# LGB Phillips head screws



## 556789 (Apr 25, 2008)

LGB Phillips head scews: 
I'm positive that there will be a number of us looking for these in the very near future. Does anyone know what the actual sizes are of these screws and where in the world I can purchase replacements? ... I've stuck out with the retailers I've contacted. Thanks for any help. Jim


----------



## San Juan (Jan 3, 2008)

I was able to get a few of the smaller ones (mogul pilot screws) from LGBofA after I stupidly lost them while changing out a snow plow. 

But this was before the end of LGB, so I couldn't comment on how easy it would be to get parts from them anymore.


----------



## 556789 (Apr 25, 2008)

Thanks Matt: 
It's beginning to look like everyone has sold out of their LGB "stuff". I'm hoping that someone can identify the screw sizes that LGB have been using and, if I'm really lucky, be able to name a source for "after market" screws.

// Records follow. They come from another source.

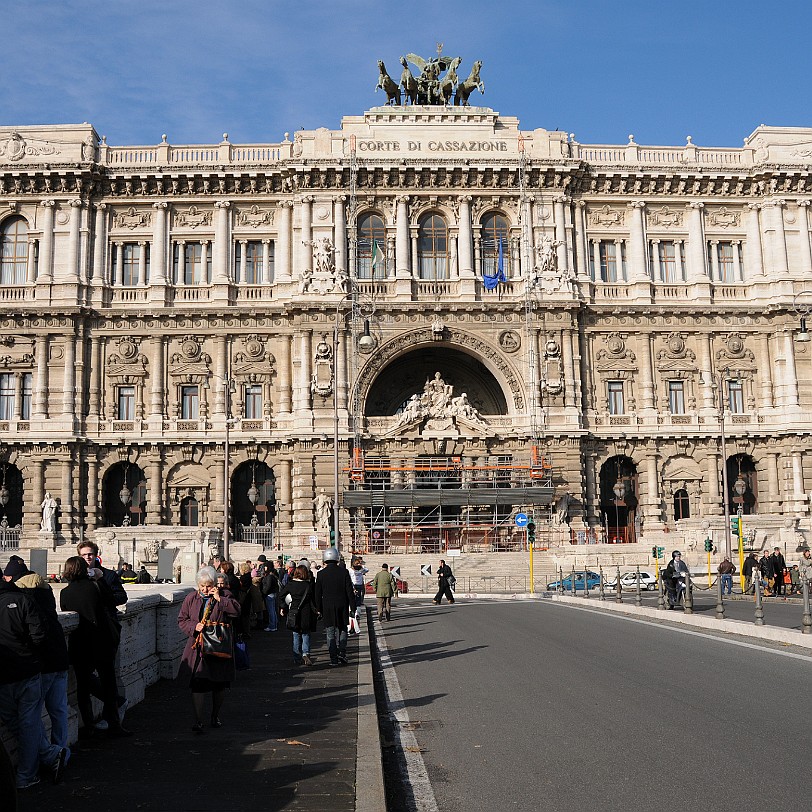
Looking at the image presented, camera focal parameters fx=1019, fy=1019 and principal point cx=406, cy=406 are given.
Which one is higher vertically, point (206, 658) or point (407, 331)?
point (407, 331)

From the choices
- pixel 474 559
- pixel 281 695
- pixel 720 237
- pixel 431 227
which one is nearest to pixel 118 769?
pixel 281 695

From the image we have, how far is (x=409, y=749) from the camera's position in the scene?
35.1ft

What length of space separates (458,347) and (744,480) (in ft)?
53.7

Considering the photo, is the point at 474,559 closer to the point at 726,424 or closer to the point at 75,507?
the point at 726,424

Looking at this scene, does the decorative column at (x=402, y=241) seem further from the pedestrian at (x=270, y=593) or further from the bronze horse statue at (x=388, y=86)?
the pedestrian at (x=270, y=593)

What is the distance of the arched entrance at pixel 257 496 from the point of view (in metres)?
51.7

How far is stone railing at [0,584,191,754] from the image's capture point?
35.6 ft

Jim


----------



## Dan Pierce (Jan 2, 2008)

69002 is the LGB part number for a bag of 100 screws. 

These are getting harder to find. Is there a certain one you need, or are you just 'stocking up on parts"? 

I do have some extras.


----------



## 556789 (Apr 25, 2008)

Hi Dan: I'd taken a mogul tender apart in order to modify it to accept a larger speaker. Somehow, during the process I lost the four screws which anchored the body to the frame .... thus the panic to find replacements.... I really don't want to use another size, thus having to re-thread the holes. 

If you have a substitution or suggestion, I'll be eternally grateful. Thanks. 
Jim


----------



## gtrainman (Jan 5, 2008)

556789 


How about this? 

Item number: 290247984139 


http://cgi.ebay.com/LGB-G-TRAIN-ASS...ryZ19154QQssPageNameZWDVWQQrdZ1QQcmdZViewItem


----------



## 556789 (Apr 25, 2008)

Hello Gtrainman: 
Thanks a zillion for sending along the ebay coordinates for the screws. Thanks to you, I was able to locate the listing on the first try. Unfortunately, the seller specifically states that he only ships within the U.S. (which excludes me in Canada), but I did drop him a note asking if he'd send it to Canada. 

Thanks again for your kind assistance. 
Jim


----------